** TASK DIRECTIONS **
Rewrite every item below, putting "type of chart" in place of "kind of chart" wherever it occurs and keeping everything else the same.

EXERCISE DATA Start Marker

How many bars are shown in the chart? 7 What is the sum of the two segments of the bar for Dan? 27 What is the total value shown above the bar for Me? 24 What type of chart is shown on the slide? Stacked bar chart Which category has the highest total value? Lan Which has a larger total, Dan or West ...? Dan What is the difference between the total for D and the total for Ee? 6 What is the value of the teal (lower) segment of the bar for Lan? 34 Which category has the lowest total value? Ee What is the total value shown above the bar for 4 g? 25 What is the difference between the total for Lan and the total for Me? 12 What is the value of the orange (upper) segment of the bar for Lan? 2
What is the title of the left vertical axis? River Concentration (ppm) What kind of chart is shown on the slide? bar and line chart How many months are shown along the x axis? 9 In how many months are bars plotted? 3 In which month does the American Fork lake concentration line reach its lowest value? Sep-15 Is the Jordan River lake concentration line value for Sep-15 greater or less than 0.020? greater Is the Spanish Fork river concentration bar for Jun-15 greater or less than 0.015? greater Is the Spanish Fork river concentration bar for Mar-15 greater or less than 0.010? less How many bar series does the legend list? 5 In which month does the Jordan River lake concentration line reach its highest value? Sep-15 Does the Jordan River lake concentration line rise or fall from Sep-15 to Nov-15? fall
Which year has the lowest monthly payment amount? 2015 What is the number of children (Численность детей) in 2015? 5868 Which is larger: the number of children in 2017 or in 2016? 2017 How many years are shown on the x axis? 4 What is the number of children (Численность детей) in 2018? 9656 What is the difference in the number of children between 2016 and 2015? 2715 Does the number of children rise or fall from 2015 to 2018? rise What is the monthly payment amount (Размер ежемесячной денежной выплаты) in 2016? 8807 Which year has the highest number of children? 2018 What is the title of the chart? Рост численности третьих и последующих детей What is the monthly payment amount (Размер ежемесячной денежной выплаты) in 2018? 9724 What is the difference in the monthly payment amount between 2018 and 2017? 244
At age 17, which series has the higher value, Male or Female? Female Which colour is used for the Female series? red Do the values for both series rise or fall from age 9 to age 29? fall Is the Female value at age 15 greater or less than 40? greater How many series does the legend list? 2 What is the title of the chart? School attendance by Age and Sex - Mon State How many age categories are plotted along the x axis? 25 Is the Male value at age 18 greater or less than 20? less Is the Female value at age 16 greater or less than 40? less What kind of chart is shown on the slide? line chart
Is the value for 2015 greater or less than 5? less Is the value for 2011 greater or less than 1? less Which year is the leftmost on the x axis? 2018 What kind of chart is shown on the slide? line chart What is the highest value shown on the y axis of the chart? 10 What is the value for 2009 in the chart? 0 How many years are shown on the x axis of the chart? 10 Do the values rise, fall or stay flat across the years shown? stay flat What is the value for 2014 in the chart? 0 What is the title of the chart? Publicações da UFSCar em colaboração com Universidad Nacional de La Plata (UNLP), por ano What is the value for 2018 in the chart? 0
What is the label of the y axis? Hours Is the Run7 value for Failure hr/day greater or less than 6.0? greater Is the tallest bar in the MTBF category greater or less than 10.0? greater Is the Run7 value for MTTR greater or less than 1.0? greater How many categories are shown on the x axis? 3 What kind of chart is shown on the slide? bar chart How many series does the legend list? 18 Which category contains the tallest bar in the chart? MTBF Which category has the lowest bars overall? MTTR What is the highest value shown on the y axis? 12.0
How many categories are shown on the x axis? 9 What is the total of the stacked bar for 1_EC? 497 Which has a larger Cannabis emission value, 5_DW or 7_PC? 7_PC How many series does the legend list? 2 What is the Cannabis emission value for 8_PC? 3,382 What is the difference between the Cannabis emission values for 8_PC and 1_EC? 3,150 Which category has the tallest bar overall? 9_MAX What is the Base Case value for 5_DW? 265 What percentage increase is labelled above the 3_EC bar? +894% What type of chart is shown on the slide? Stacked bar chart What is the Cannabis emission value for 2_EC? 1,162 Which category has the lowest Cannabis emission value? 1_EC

EXERCISE DATA End Marker

** SOLUTION BELOW **
How many bars are shown in the chart? 7 What is the sum of the two segments of the bar for Dan? 27 What is the total value shown above the bar for Me? 24 What type of chart is shown on the slide? Stacked bar chart Which category has the highest total value? Lan Which has a larger total, Dan or West ...? Dan What is the difference between the total for D and the total for Ee? 6 What is the value of the teal (lower) segment of the bar for Lan? 34 Which category has the lowest total value? Ee What is the total value shown above the bar for 4 g? 25 What is the difference between the total for Lan and the total for Me? 12 What is the value of the orange (upper) segment of the bar for Lan? 2
What is the title of the left vertical axis? River Concentration (ppm) What type of chart is shown on the slide? bar and line chart How many months are shown along the x axis? 9 In how many months are bars plotted? 3 In which month does the American Fork lake concentration line reach its lowest value? Sep-15 Is the Jordan River lake concentration line value for Sep-15 greater or less than 0.020? greater Is the Spanish Fork river concentration bar for Jun-15 greater or less than 0.015? greater Is the Spanish Fork river concentration bar for Mar-15 greater or less than 0.010? less How many bar series does the legend list? 5 In which month does the Jordan River lake concentration line reach its highest value? Sep-15 Does the Jordan River lake concentration line rise or fall from Sep-15 to Nov-15? fall
Which year has the lowest monthly payment amount? 2015 What is the number of children (Численность детей) in 2015? 5868 Which is larger: the number of children in 2017 or in 2016? 2017 How many years are shown on the x axis? 4 What is the number of children (Численность детей) in 2018? 9656 What is the difference in the number of children between 2016 and 2015? 2715 Does the number of children rise or fall from 2015 to 2018? rise What is the monthly payment amount (Размер ежемесячной денежной выплаты) in 2016? 8807 Which year has the highest number of children? 2018 What is the title of the chart? Рост численности третьих и последующих детей What is the monthly payment amount (Размер ежемесячной денежной выплаты) in 2018? 9724 What is the difference in the monthly payment amount between 2018 and 2017? 244
At age 17, which series has the higher value, Male or Female? Female Which colour is used for the Female series? red Do the values for both series rise or fall from age 9 to age 29? fall Is the Female value at age 15 greater or less than 40? greater How many series does the legend list? 2 What is the title of the chart? School attendance by Age and Sex - Mon State How many age categories are plotted along the x axis? 25 Is the Male value at age 18 greater or less than 20? less Is the Female value at age 16 greater or less than 40? less What type of chart is shown on the slide? line chart
Is the value for 2015 greater or less than 5? less Is the value for 2011 greater or less than 1? less Which year is the leftmost on the x axis? 2018 What type of chart is shown on the slide? line chart What is the highest value shown on the y axis of the chart? 10 What is the value for 2009 in the chart? 0 How many years are shown on the x axis of the chart? 10 Do the values rise, fall or stay flat across the years shown? stay flat What is the value for 2014 in the chart? 0 What is the title of the chart? Publicações da UFSCar em colaboração com Universidad Nacional de La Plata (UNLP), por ano What is the value for 2018 in the chart? 0
What is the label of the y axis? Hours Is the Run7 value for Failure hr/day greater or less than 6.0? greater Is the tallest bar in the MTBF category greater or less than 10.0? greater Is the Run7 value for MTTR greater or less than 1.0? greater How many categories are shown on the x axis? 3 What type of chart is shown on the slide? bar chart How many series does the legend list? 18 Which category contains the tallest bar in the chart? MTBF Which category has the lowest bars overall? MTTR What is the highest value shown on the y axis? 12.0
How many categories are shown on the x axis? 9 What is the total of the stacked bar for 1_EC? 497 Which has a larger Cannabis emission value, 5_DW or 7_PC? 7_PC How many series does the legend list? 2 What is the Cannabis emission value for 8_PC? 3,382 What is the difference between the Cannabis emission values for 8_PC and 1_EC? 3,150 Which category has the tallest bar overall? 9_MAX What is the Base Case value for 5_DW? 265 What percentage increase is labelled above the 3_EC bar? +894% What type of chart is shown on the slide? Stacked bar chart What is the Cannabis emission value for 2_EC? 1,162 Which category has the lowest Cannabis emission value? 1_EC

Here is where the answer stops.